BEGIN RECORDS FOR THIS EXERCISE

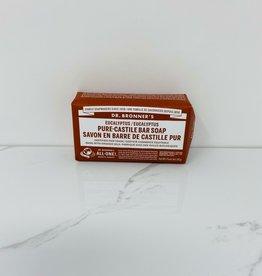 Dr Bronners Dr Bronners - Bar Soap, Eucalyptus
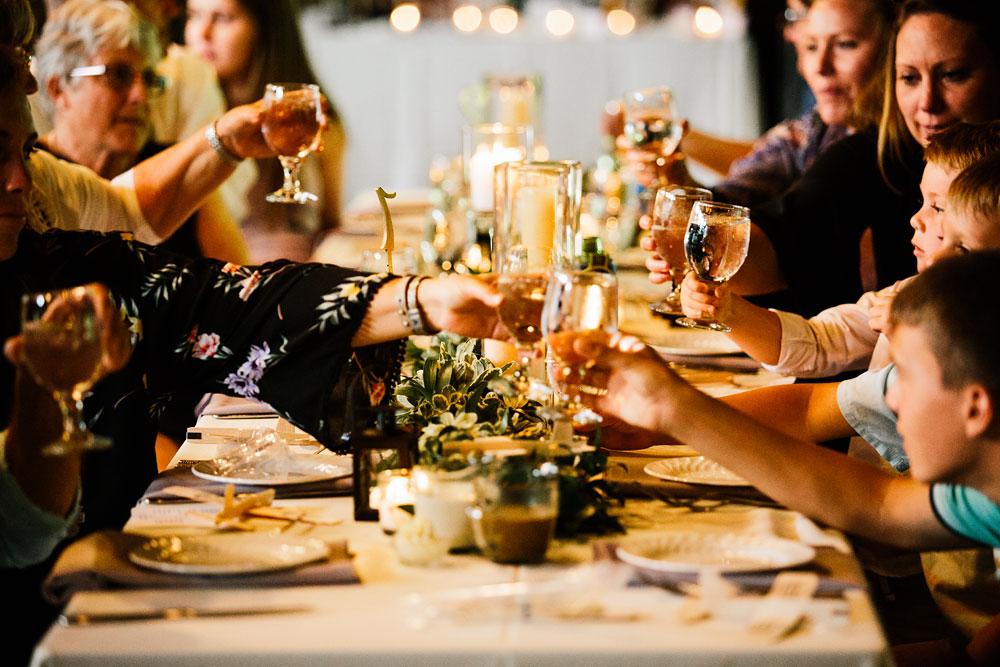 happy-days-lodge-wedding-photography-cuyahoga-valley-national-park-cvnp-cleveland-wedding-photographers-peninsula-ohio-125.jpg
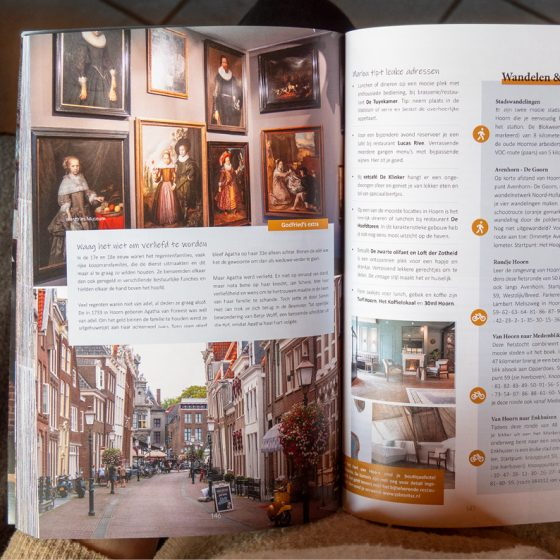 Nederland duo pakket + kaartenset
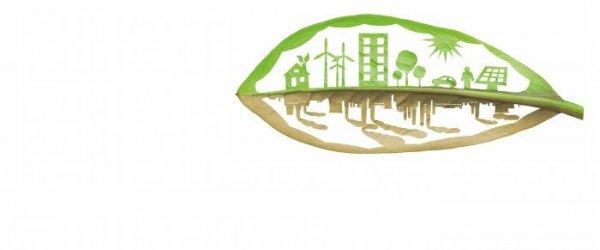 «Балтика» отчиталась об итогах экологического проекта на «СибЭкоПроме»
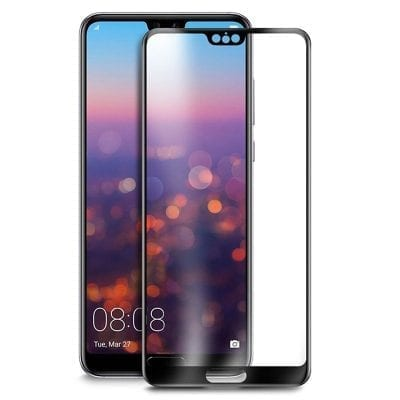 Full 3D Premium Tempered Glass Black Huawei P20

END RECORDS FOR THIS EXERCISE

▶ ACTIVITY
Could you retype all the entries above exactly, without the pictures?

▶ ANSWER SPACE
 Dr Bronners Dr Bronners - Bar Soap, Eucalyptus
 happy-days-lodge-wedding-photography-cuyahoga-valley-national-park-cvnp-cleveland-wedding-photographers-peninsula-ohio-125.jpg
 Nederland duo pakket + kaartenset
 «Балтика» отчиталась об итогах экологического проекта на «СибЭкоПроме»
 Full 3D Premium Tempered Glass Black Huawei P20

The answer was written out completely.